Chapter 39: Echoes of Eternity

Chapter 39: Echoes of Eternity

Shadows marched on Sol’s Altar; a great horde shrouded in whispers and fog. Cultists in blackened bone armor stood next to corrupted paladins, their gem tattoos gleaming with sickly light. Shadow-marked figures were scattered throughout the ranks, their minds singing with nightmare. Dragons wheeled overhead, the fire that dripped from their mouths illuminating the horde below.

Eremot had come for the Xultan Throne.

The host had formed out in the swamps, as Eremot's growing whispers claimed the terrified and weak-willed. Among them was Eloz, former captain of Xulta’s inquisitors. From him, Eremot had learned of Xulta’s defenses. The Listeners and their forces could not save every city, every village, so they fought a desperate retreat, paladins and mages buying time for their people to flee. One by one, the cities of Xulta—already weakened by the cult’s campaign of dragonfire—were lost. The land burned, and the light of the flames dwarfed Sol’s thin glow.

As the nightmare’s strength grew, the sun continued to fade. The air grew chill despite the season, and the cold nights were filled with stalking terror. The survivors gathered atop Sol’s Altar—closer to the sun’s waning heat—and stood defiantly between the nightmare and its prize. Whatever designs Eremot had for the Throne, they would not be kind to Xulta. He would not claim it without a fight.
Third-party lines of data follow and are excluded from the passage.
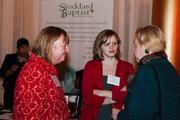 Michele Hartlove and Sarah Mashburn, both of the Prevention of Blindness Society, chat with a Book of List attendee.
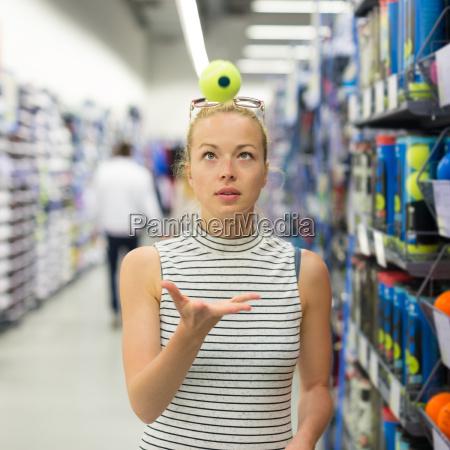 woman shopping tennis balls in sportswear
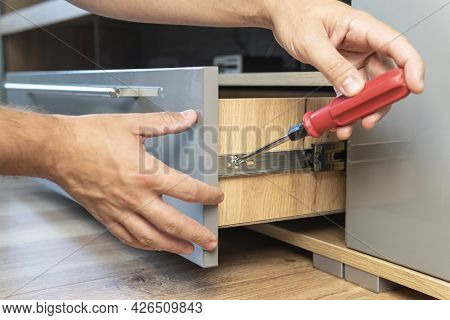 Young Handyman In Overall Installing Drawer In Kitchen. The Man Adjusts The Drawer. Self-assembly Of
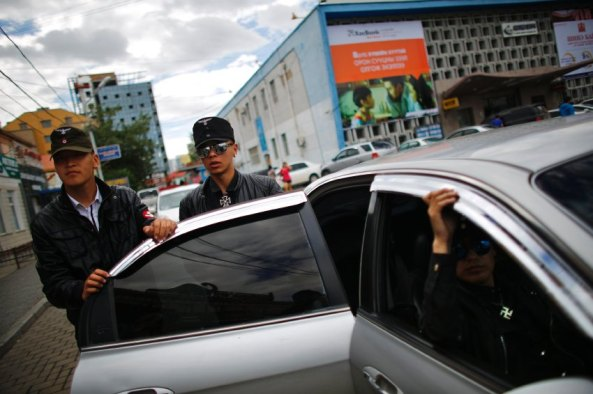 Members of the Mongolian neo-Nazi group Tsagaan Khass leave their headquarters in Ulan Bator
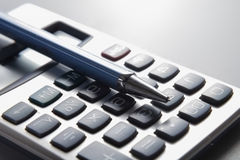 Pen and calculator on business paper. Royalty Free Stock Photos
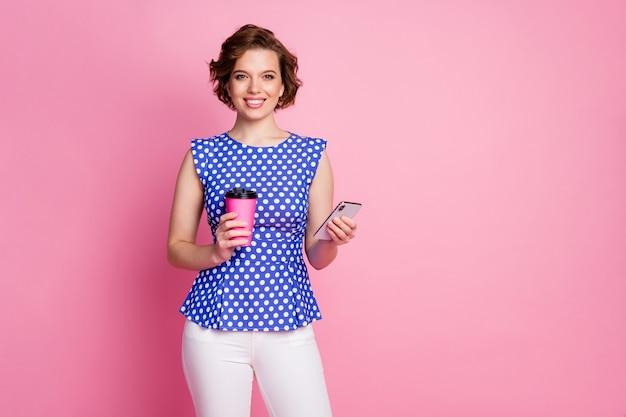 Retrato de encantadora chica alegre bebiendo café con leche mantenga teléfono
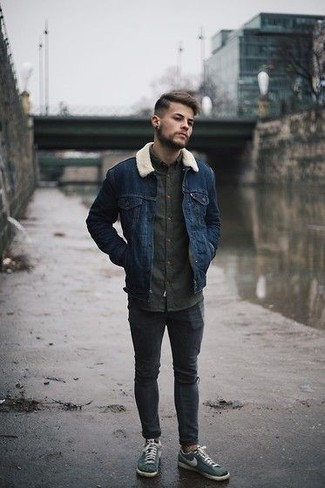 Men's Looks & Outfits: What To Wear In a Relaxed Way: Such items as a navy shearling jacket and charcoal ripped skinny jeans are the ideal way to introduce extra cool into your daily routine. Let your styling chops truly shine by complementing your ensemble with teal canvas low top sneakers.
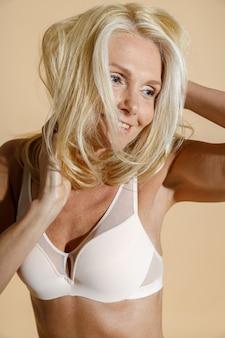 微笑んで調整する白いランジェリーで官能的な白人の成熟したブロンドの女性モデルのスタジオポートレート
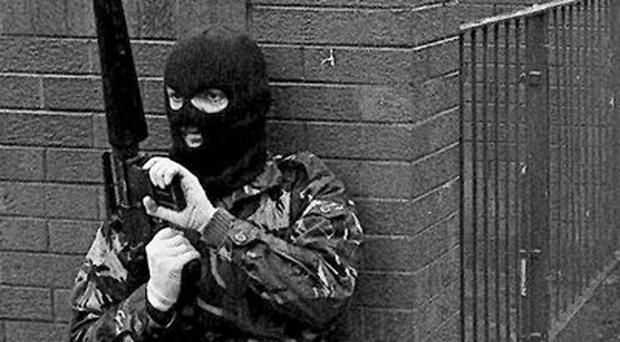 Images from the Belfast Telegraph Troubles Gallery. Belfast IRA man on patrol in West Belfast 1987 - Pacemaker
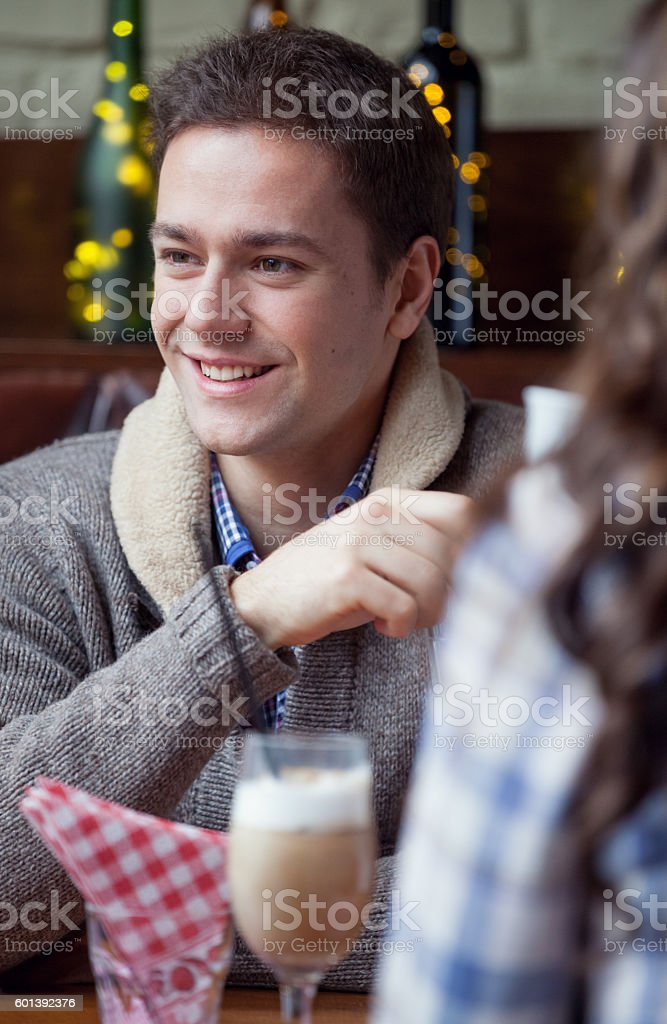 Smiling man in cafe stock photo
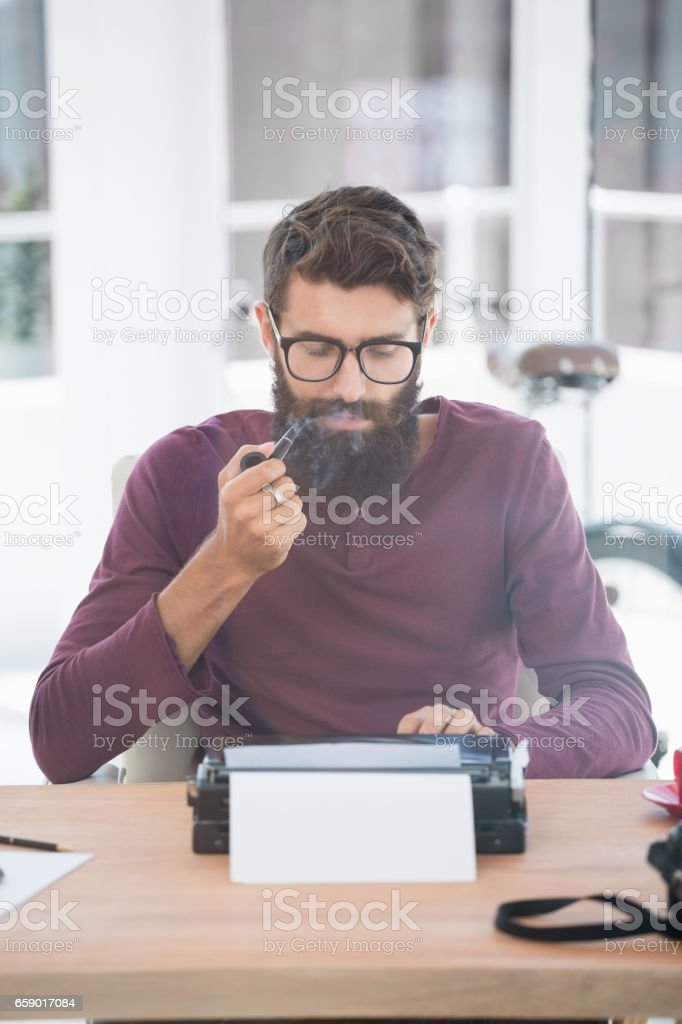 Hipster man using a typewriter and smoking the pipe royalty-free stock photo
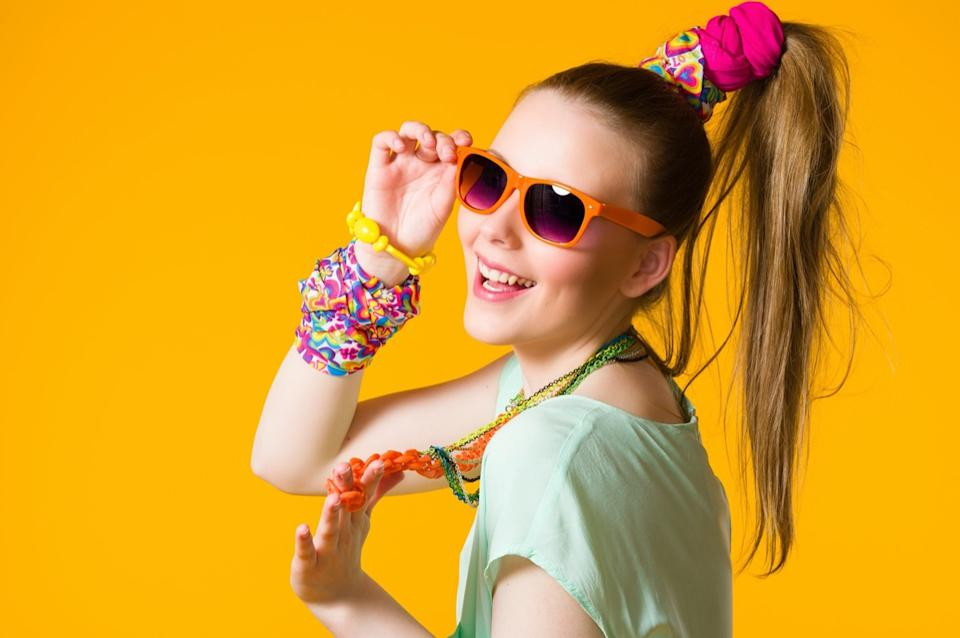 Smiling girl with colorful clothes wearing sunglasses, yellow background.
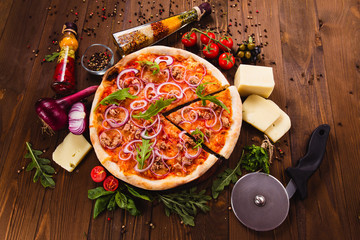 Italian pizza with chicken, onions and rucola leaves on a dark wooden background with ingredients around (close top view). Cut one piece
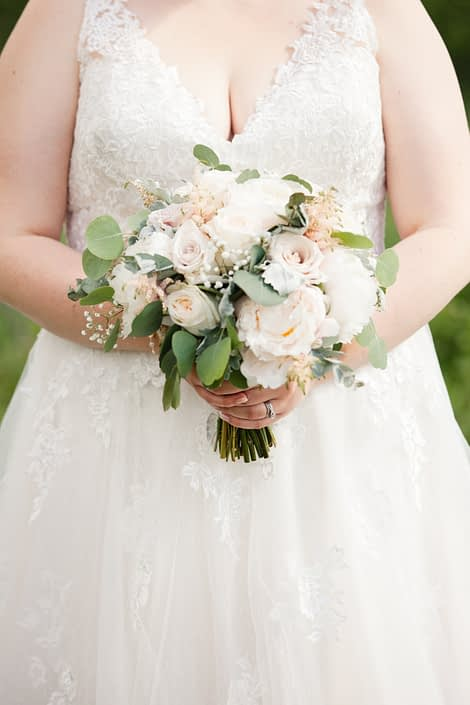 Bride wearing ivory lace bridal gown and holding cream and blush bouquet featuring white peonies, white o'hara garden roses, quicksand roses, babies breath, pale pink astilbe, dusty miller and a mixed variety of eucalyptus.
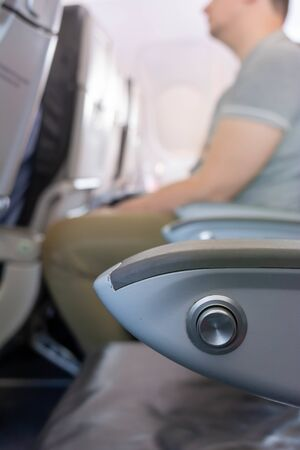 Close Up of Armrest inside an Airplane during Flight on Blurred Background
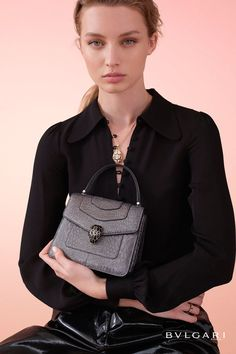 Serpenti Forever crossbody bag in charcoal diamond metallic karung skin. Snakehead closure in light gold plated brass decorated with glitter charcoal diamond and shiny black enamel and black onyx eyes.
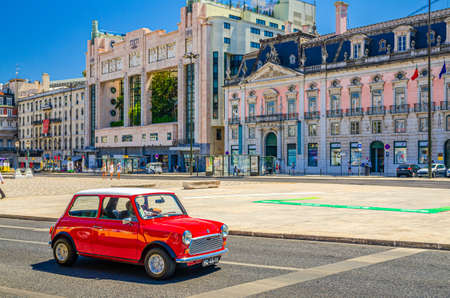 Lisbon, Portugal, June 15, 2017: red color retro vintage car riding in Restauradores Square Praca with Foz Palace Palacio and Teatro Eden building in Lisboa historical city center in sunny summer day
The great plateau rose through the jungle, campfires dotting its surface like fallen stars. Halfway up the slopes, shamans labored with giants to shore up earthwork defenses as paladins kept watch above on gryffyn mounts. Near the top, artisans of Shavka brought freshly honed weapons to ranks of armored gladiators, and gleaming arrowheads to packs of anxious hunters. Gem-studded warriors stood alongside gunslingers from foreign caravans—veterans of the Shadowlands ready to aid their allies. Scarred strangers hid among their number too, desperate to free their brothers that had fallen to the gathering dark. The defenders worked in near-silence, the air heavy and tense as Sol loomed overhead.

Atop the summit, the Listeners looked out over the burning landscape. “The last time Eremot came for Xulta,” Ezuzi breathed, “he nearly succeeded.”

There was a snort behind him, and Woda cuffed him on the back of the head, knocking the gold circlet from Ezuzi’s brow.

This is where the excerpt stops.